*What to work on*.
Render the lines starting at the one containing "What is the measured" and ending at the one containing "(75,539) < (208,499) < (232,449)" as a JSON list of strings, one string per line, with blank lines omitted.

*Data listing*.

++++

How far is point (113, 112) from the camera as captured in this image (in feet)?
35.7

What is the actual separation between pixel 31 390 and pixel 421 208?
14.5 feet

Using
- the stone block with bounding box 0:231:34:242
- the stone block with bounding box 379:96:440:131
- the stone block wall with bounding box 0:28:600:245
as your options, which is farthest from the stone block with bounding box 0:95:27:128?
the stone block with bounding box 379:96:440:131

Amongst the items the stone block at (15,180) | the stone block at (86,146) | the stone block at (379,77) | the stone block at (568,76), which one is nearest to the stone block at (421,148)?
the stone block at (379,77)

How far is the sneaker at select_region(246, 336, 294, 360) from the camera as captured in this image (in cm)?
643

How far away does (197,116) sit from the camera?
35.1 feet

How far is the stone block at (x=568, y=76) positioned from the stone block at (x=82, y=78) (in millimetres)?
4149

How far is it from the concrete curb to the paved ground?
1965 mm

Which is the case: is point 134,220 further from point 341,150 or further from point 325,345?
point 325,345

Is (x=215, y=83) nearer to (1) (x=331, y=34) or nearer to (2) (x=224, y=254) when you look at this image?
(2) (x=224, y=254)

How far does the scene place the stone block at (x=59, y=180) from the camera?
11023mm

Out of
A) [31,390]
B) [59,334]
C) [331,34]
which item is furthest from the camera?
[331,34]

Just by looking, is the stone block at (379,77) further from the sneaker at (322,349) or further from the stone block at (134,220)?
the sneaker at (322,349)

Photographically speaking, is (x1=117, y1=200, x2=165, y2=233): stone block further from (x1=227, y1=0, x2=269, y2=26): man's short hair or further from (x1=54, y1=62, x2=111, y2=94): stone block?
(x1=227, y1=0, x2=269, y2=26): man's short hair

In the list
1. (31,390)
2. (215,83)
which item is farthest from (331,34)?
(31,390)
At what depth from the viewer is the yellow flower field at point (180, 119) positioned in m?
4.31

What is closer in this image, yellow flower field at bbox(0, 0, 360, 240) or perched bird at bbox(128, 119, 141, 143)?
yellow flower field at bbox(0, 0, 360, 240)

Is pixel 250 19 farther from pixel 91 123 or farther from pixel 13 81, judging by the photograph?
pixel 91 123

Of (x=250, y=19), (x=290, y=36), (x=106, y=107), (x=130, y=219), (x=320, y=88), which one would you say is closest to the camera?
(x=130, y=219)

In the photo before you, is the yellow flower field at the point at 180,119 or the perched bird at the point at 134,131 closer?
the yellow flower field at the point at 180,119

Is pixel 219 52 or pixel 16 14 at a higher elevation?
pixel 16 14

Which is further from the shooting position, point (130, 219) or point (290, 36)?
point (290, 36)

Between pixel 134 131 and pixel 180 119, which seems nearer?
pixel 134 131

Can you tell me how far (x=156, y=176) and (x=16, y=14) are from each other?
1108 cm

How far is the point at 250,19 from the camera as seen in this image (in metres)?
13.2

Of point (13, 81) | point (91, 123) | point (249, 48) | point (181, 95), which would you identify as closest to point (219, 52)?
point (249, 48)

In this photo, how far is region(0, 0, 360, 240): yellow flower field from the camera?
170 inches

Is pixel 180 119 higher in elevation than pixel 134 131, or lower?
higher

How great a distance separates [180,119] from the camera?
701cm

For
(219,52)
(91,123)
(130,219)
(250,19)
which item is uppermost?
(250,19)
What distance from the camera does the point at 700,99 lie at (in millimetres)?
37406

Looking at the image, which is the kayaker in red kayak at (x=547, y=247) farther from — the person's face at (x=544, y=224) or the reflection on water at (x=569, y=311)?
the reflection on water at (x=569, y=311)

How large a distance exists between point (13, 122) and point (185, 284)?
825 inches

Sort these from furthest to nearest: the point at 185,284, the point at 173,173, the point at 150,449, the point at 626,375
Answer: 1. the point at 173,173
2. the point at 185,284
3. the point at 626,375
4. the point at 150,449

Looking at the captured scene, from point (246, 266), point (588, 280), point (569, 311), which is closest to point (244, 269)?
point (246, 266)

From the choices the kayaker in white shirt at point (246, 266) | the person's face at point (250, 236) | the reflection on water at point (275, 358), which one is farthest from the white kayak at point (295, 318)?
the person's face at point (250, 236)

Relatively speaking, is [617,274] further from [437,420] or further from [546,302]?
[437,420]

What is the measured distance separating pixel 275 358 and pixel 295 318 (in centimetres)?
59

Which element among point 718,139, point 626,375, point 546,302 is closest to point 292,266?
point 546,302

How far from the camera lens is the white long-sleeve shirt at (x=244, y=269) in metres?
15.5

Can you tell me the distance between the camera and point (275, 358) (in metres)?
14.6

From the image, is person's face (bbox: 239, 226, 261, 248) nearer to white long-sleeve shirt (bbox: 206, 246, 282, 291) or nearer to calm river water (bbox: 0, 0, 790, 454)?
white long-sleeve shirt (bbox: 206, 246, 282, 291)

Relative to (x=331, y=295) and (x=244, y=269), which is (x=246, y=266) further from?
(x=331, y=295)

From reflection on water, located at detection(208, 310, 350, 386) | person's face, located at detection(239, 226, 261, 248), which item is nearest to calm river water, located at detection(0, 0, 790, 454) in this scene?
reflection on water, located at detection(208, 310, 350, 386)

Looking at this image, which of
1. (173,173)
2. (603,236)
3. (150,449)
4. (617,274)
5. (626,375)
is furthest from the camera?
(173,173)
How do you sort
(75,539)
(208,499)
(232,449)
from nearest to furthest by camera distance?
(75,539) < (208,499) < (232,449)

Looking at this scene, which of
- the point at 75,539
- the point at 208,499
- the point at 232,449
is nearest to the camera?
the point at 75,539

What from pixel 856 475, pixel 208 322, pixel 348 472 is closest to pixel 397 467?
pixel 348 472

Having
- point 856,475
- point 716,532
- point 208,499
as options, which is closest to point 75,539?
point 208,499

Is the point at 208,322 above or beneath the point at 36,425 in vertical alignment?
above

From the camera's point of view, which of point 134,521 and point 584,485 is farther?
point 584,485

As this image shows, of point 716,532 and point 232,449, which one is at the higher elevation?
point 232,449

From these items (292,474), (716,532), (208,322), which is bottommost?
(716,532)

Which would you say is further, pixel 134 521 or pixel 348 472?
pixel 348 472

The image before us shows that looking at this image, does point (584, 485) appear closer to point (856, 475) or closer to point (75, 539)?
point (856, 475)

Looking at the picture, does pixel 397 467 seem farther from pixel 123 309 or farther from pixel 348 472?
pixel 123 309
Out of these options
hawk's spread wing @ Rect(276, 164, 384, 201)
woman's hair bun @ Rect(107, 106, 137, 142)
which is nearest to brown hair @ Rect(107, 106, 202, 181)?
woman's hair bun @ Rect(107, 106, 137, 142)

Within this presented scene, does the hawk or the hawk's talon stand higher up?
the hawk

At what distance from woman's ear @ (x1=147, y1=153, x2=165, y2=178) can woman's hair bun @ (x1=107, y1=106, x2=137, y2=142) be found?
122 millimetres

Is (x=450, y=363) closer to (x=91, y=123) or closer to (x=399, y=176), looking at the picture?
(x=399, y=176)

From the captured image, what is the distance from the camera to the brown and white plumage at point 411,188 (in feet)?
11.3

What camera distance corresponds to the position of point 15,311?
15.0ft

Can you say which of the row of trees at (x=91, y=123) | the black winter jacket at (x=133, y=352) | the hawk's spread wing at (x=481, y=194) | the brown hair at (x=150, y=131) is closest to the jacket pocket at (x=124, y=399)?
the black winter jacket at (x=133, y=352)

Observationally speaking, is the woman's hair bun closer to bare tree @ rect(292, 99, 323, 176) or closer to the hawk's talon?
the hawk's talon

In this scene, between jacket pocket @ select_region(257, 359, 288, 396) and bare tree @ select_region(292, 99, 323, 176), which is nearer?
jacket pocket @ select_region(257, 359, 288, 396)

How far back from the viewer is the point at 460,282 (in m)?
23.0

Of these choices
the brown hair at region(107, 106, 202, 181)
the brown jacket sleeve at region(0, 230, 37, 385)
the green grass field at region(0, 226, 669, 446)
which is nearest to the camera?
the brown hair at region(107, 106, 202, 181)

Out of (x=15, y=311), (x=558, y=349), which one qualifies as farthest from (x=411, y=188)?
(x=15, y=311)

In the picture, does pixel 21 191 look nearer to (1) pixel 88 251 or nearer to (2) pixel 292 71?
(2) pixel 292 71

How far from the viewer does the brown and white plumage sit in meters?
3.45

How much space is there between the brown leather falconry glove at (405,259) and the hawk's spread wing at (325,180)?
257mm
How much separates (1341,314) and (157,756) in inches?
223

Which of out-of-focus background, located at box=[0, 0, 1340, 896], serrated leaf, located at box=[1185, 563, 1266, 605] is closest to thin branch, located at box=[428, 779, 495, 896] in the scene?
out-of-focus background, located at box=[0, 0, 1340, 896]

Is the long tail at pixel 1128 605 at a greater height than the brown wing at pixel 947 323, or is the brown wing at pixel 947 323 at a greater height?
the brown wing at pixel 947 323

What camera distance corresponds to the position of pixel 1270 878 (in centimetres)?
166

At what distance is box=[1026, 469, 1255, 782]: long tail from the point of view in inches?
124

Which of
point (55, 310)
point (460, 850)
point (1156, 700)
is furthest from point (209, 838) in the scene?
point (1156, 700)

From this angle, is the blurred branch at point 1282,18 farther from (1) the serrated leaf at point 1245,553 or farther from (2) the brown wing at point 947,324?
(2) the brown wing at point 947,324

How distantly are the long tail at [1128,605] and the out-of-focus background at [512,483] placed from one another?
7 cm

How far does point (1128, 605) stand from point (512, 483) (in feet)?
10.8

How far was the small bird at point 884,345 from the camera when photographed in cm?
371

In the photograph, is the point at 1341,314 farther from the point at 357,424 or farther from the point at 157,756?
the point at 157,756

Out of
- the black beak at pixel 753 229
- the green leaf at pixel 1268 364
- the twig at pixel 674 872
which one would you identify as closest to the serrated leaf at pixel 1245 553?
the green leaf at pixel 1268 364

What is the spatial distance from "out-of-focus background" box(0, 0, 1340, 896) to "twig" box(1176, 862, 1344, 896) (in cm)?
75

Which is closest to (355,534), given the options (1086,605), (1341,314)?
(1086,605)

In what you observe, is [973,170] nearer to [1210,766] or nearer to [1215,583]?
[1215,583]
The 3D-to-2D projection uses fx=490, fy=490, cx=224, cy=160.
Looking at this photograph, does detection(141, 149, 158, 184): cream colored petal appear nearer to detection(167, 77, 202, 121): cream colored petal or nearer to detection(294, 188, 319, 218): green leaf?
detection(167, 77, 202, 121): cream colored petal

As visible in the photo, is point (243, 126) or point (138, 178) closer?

++++

*Problem solution*.
[
  "What is the measured distance separating pixel 275 358 and pixel 295 318 (in centimetres)?",
  "59",
  "Which element among point 718,139, point 626,375, point 546,302 is closest to point 292,266?",
  "point 546,302",
  "How far from the camera lens is the white long-sleeve shirt at (x=244, y=269) in metres?",
  "15.5",
  "Can you tell me the distance between the camera and point (275, 358) (in metres)?",
  "14.6",
  "From the image, is person's face (bbox: 239, 226, 261, 248) nearer to white long-sleeve shirt (bbox: 206, 246, 282, 291) or nearer to calm river water (bbox: 0, 0, 790, 454)?",
  "white long-sleeve shirt (bbox: 206, 246, 282, 291)",
  "Relative to (x=331, y=295) and (x=244, y=269), which is (x=246, y=266) further from?",
  "(x=331, y=295)",
  "From reflection on water, located at detection(208, 310, 350, 386) | person's face, located at detection(239, 226, 261, 248), which item is nearest to calm river water, located at detection(0, 0, 790, 454) in this scene?",
  "reflection on water, located at detection(208, 310, 350, 386)",
  "Looking at this image, which of",
  "1. (173,173)",
  "2. (603,236)",
  "3. (150,449)",
  "4. (617,274)",
  "5. (626,375)",
  "is furthest from the camera?",
  "(173,173)",
  "How do you sort",
  "(75,539)",
  "(208,499)",
  "(232,449)",
  "from nearest to furthest by camera distance?",
  "(75,539) < (208,499) < (232,449)"
]